# LCD density...



## RandomSnapple (Aug 23, 2011)

So im new to this whole, changing lcd density thing. I absolutely love being able to change it, however some apps, like dialer don't take up the whole screen. its just like a small dialer with black around it. I don't know if that makes any sense, but if it does, does anyone know how to fix it?

Mod please delete. Got the info i needed.


----------



## cujo6801 (Aug 9, 2011)

"RandomSnapple said:


> So im new to this whole, changing lcd density thing. I absolutely love being able to change it, however some apps, like dialer don't take up the whole screen. its just like a small dialer with black around it. I don't know if that makes any sense, but if it does, does anyone know how to fix it?

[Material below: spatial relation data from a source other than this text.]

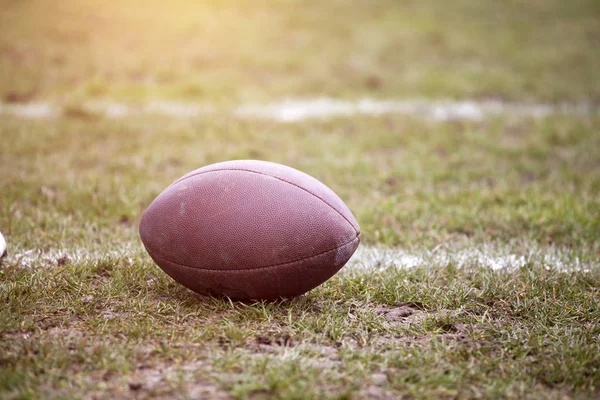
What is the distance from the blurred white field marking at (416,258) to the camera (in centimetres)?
271

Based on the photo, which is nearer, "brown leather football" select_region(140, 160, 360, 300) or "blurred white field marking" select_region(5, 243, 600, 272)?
"brown leather football" select_region(140, 160, 360, 300)

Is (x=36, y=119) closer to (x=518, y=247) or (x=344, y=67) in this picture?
(x=344, y=67)

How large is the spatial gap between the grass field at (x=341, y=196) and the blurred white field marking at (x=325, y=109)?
138 millimetres

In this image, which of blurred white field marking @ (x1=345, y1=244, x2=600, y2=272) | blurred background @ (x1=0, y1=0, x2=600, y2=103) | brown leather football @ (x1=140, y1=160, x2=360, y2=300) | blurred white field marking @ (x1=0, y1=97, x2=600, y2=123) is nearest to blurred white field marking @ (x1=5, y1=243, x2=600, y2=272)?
blurred white field marking @ (x1=345, y1=244, x2=600, y2=272)

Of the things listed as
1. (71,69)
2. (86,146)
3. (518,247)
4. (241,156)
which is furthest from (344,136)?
(71,69)

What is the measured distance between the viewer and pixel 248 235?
2.16m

 common side effect of lowering your display density from 240 to 200.. no fix but to go back to 240


----------



## RandomSnapple (Aug 23, 2011)

cujo6801 said:


> common side effect of lowering your display density from 240 to 200.. no fix but to go back to 240


Thats very unfortunate. Oh well i guess ill live for now, or go back. Thanks for letting me know.


----------



## cujo6801 (Aug 9, 2011)

"RandomSnapple said:


> Thats very unfortunate. Oh well i guess ill live for now, or go back. Thanks for letting me know.


Anytime ....


----------



## Chitala383 (Oct 9, 2011)

How do u change lcd density in the first place?


----------



## cujo6801 (Aug 9, 2011)

"Chitala383 said:


> How do u change lcd density in the first place?


Use a file manager go to systems /build.prop/scroll down to ro.sf.lcd_density =240 and change the 240 to 200 ..remember to hit save .then reboot ..


----------



## Cruiserdude (Jun 23, 2011)

I would advise making a backup of your build.prop first in the same folder, just append .bak to the end. That way if you mess up something else in there, you can easily fix it via adb.


----------



## cujo6801 (Aug 9, 2011)

Cruiserdude said:


> I would advise making a backup of your build.prop first in the same folder, just append .bak to the end. That way if you mess up something else in there, you can easily fix it via adb.


 good call.....


----------